Держась на мраморном унитазе куском отбитого мяса и с отвращением разглядывая свои бледные ступни, я с трудом вспоминал события вчерашнего вечера. Что там этот вздорный старик говорил про меня? Кем он меня назвал? Сам он черт. Старый похотливый черт.

Слова «вы управляете смертью» всплыли в голове спустя несколько дней. И надо сказать, я призадумался. Прежде всего, меня встревожила мысль о пропавшем Болтине. Как бы то ни было, но следователь Болтин перестал ко мне приходить. Он ушел из моей жизни так же внезапно, как вошел в нее. Я хотел было осторожно навести справки, но правду узнать все-таки побоялся.

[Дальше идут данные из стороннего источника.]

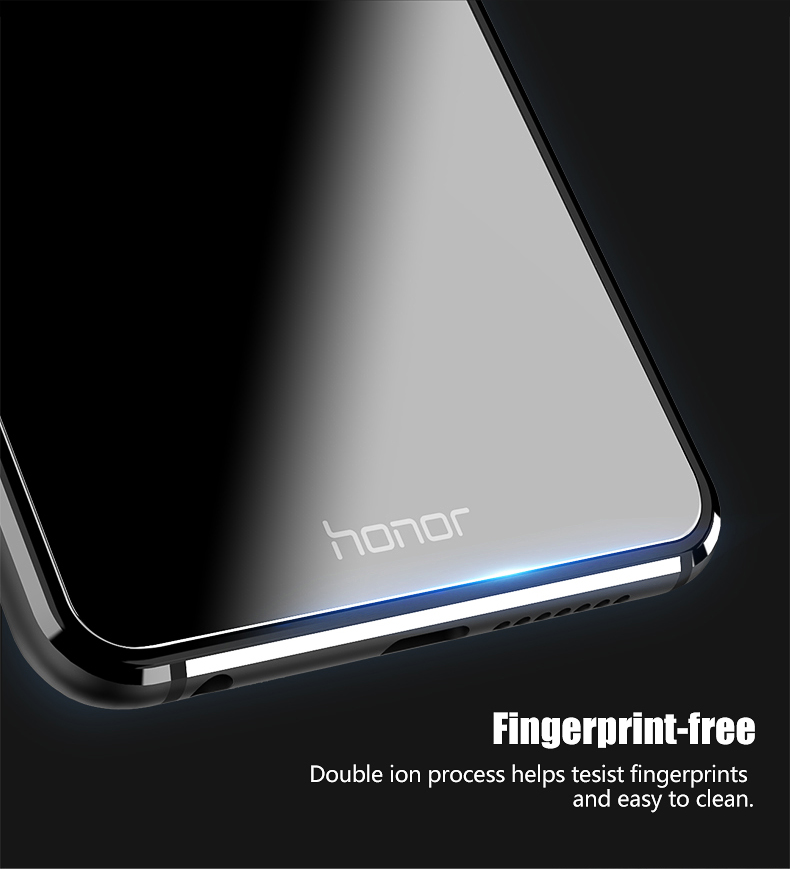 5 Screen protector film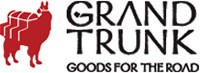 Grand Trunk  Coupons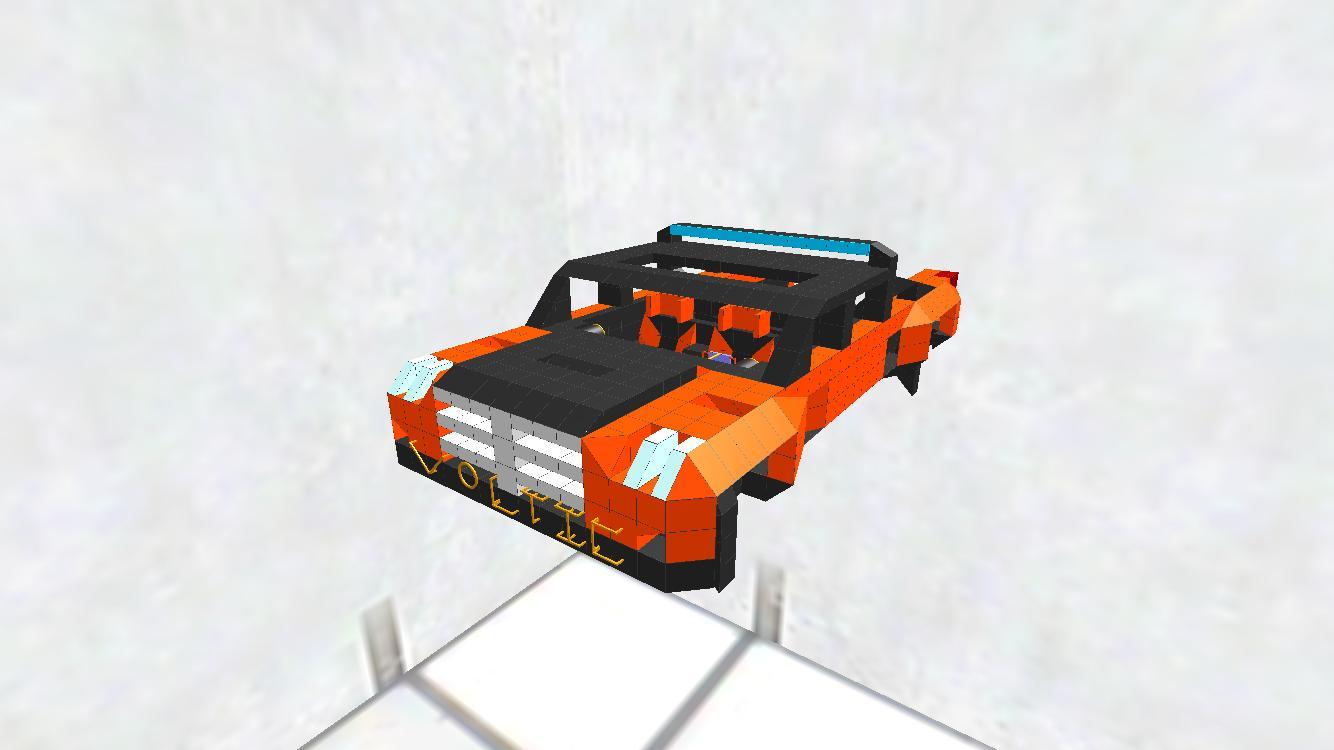 Voltic V 250 4x4 6.4L V8 BAJA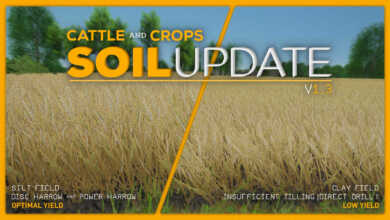 cattle and crops soil update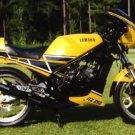 YAMAHA RZ350 STAINLESS ENGINE BOLT KIT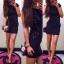 Extra sukienka z bocznymi wiązaniami midi HIT...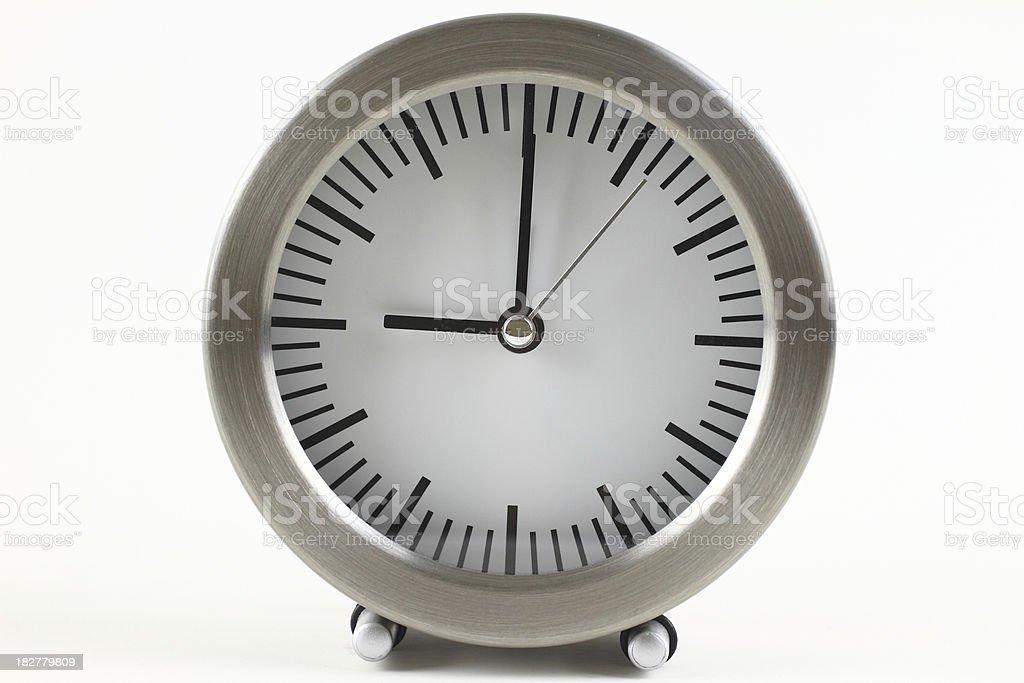 Circular Clock stock photo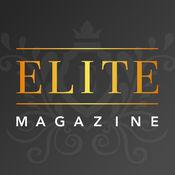 Elite Media Magazine 1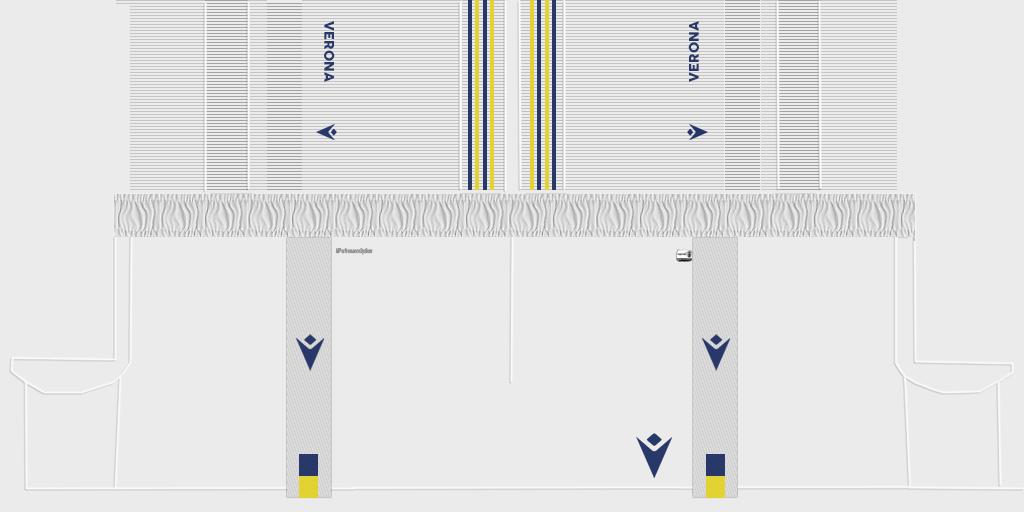 Hellas Verona Third Shorts Kits Hellas Verona 2019 2020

А Адель Борисовна действительно оказалась ученицей старого демоноведа. Она верила всему, что он говорил. Ну или почти всему. Однажды она явилась в мою караулку в солнцезащитных очках. Она прятала глаза.

– Ты правда можешь убивать силой мысли? – спросила она без преамбул.

– Ага, – усмехнулся я. – А что? Кого-то надо порешить?

– Не смейся. Я серьезно.

Она действительно верила.


Я сбежал от Адели, когда она предложила мне убить ее мужа. Быть может, ее тайные намерения никогда бы не открылись, не поверь она в то, что я способен убивать на расстоянии. Она слишком умна, чтобы идти на мокрое дело традиционным способом. И в то же время слишком глупа для того, чтобы воспринимать монологи афериста Германа адекватно.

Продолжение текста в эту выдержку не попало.